GPU as a service (GPUaaS) is a new technique that some specialized companies have turned into a business and which aims to respond to the huge resource consumption of large artificial intelligence models.
Although they are not the only option, graphics accelerators have become a preferred component of choice when designing servers and data centers for AI due to their ability to efficiently manage multiple operations simultaneouslya fundamental feature in the development of deep learning models.
The problem is that not all AI startups have the budget to invest in the necessary hardware capable of running cutting-edge models and need (or prefer) to outsource it. In response, in recent years, companies such as Hyperbolic, Kinesis, Runpod or Vast.ai have emerged that offer their clients the necessary processing power remotely.
GPU as a service, an emerging business
The largest technology giants that offer cloud computing services, such as Amazon or Microsoft, own their infrastructure. New, smaller but innovative companies have created techniques to make the most of existing idle computing. «Businesses need computing. They need the model to be trained or their applications to be run; “They don’t necessarily need to own or manage servers.”says Bina Khimani, co-founder of Kinesis, as the basis for offering its services.
Some studies show that more than half of existing GPUs are not used at any time. Whether it’s personal computers or huge server farms, there is a lot of processing power that is not used. What these specialized companies do is identify idle processing capacity (both GPU and CPU) on servers around the world and compile it into a single processing source for companies to use.
To do this, companies like Kinesis partner with universities, data centers, companies and individuals who are willing to sell your unused processing capacity. Through special software installed on its servers, the company detects idle processing units, prepares them and offers them to its customers for temporary use. As the co-founder explains:
“We have developed a technology to bring together fragmented and idle computing power and reuse it in a self-managed, serverless computing platform… Customers even have the ability to choose where they want their GPUs or CPUs to be installed”explain this novel technique.

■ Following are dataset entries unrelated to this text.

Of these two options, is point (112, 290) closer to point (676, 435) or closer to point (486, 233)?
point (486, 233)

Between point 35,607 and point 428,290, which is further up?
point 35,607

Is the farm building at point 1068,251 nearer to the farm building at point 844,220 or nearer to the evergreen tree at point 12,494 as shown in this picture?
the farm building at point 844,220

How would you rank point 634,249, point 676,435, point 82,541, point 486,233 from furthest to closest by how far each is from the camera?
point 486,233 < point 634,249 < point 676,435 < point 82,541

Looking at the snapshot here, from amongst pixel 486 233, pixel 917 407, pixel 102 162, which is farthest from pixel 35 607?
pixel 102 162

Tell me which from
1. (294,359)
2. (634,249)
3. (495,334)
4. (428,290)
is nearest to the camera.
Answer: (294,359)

When servers can’t keep up with AI
Multimillion-dollar investments in AI infrastructure such as the one we learned about yesterday from Project Stargate that has been launched in the United States or those announced by technological giants such as Microsoft, Google or Amazon, confirm that large language models and machine learning consume an enormous amount of resources.
In case there was any doubt, OpenAI CEO Sam Altman admitted last fall that his company wasn’t releasing products as frequently as they wanted because they were facing “many limitations” in processing power. Likewise, Microsoft CFO Amy Woods told the company’s investors in a conference call that «Demand for AI is still greater than available capacity».

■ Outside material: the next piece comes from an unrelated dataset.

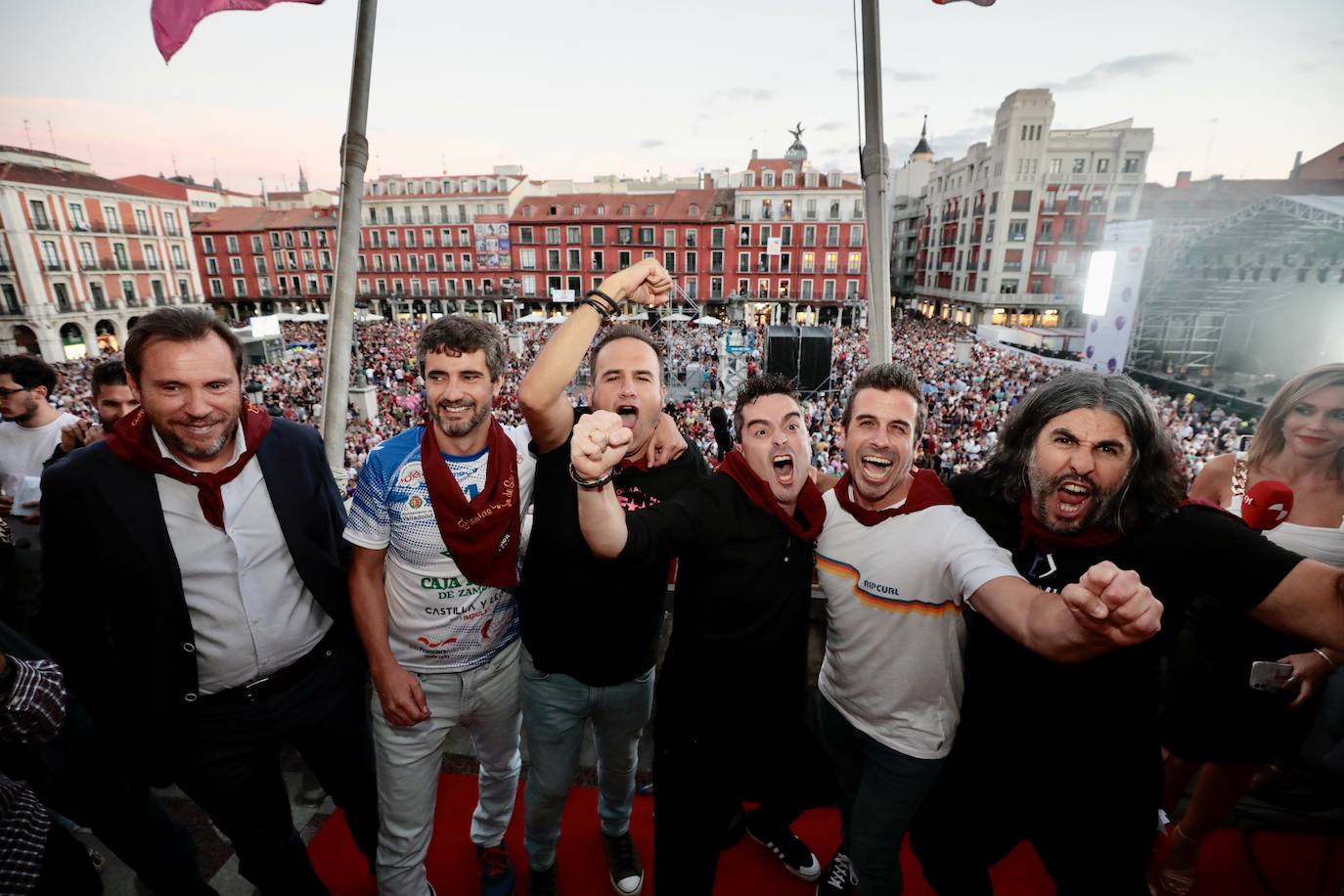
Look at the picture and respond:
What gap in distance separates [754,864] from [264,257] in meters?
57.3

Techniques like GPU-as-a-service aim to help fill that gap. As learning models become more sophisticated, they require more power and infrastructure that can process information faster and faster. In other words, without a sufficient number of accelerators, big AI models can’t work, let alone improve.

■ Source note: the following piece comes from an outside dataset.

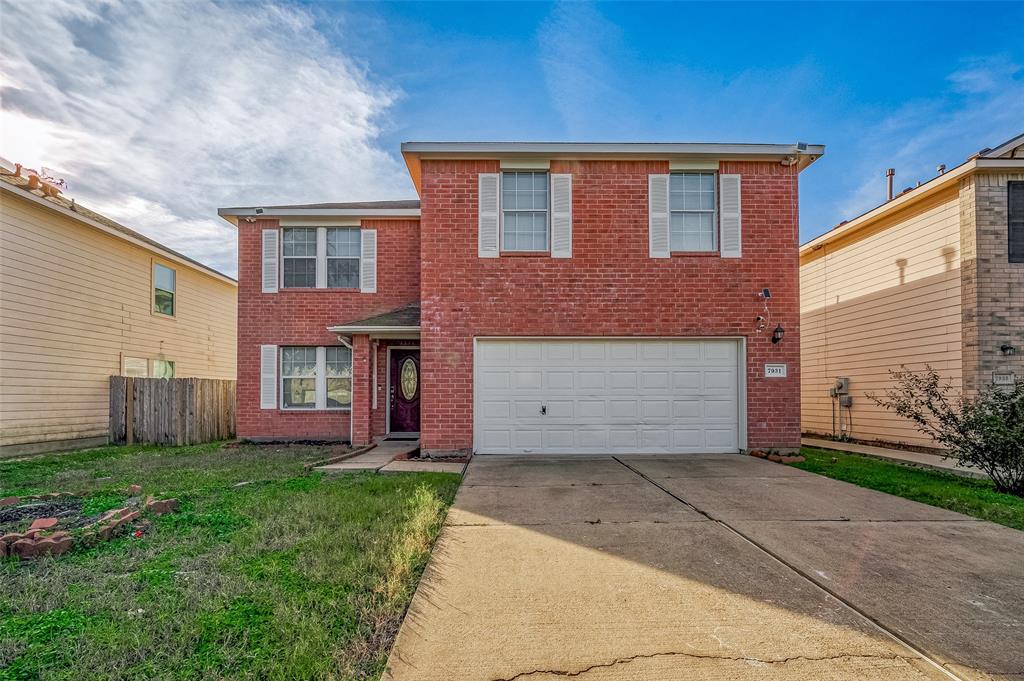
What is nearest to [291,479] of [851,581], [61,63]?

The biggest advantage of GPUaaS, like other on-demand external service models, It is economical. By eliminating the need to purchase and maintain physical infrastructure, it allows companies to avoid investing in servers and IT management and instead put their resources into improving their own deep learning, large language, and large vision models. . It also allows customers to pay for the exact number of GPUs they use, saving them the costs of inevitable computing downtime that would come with their own servers.
They are also more sustainable. Specialized companies that do not use servers claim to be more environmentally friendly than traditional cloud computing companies. By leveraging existing, unused processing units instead of powering additional servers, they claim to significantly reduce power consumption. The AI industry is rapidly moving towards a stage in which the focus is shifting from simply building and training models to optimizing efficiency, reducing consumption and carbon emissions.
The growing demand for machine learning and colossal data consumption are making GPUaaS a highly profitable technology sector. In 2023, the market size of the industry was valued at $3.23 billion; in 2024, it grew to $4.31 billion. It is expected to increase to $49.84 billion in 2032.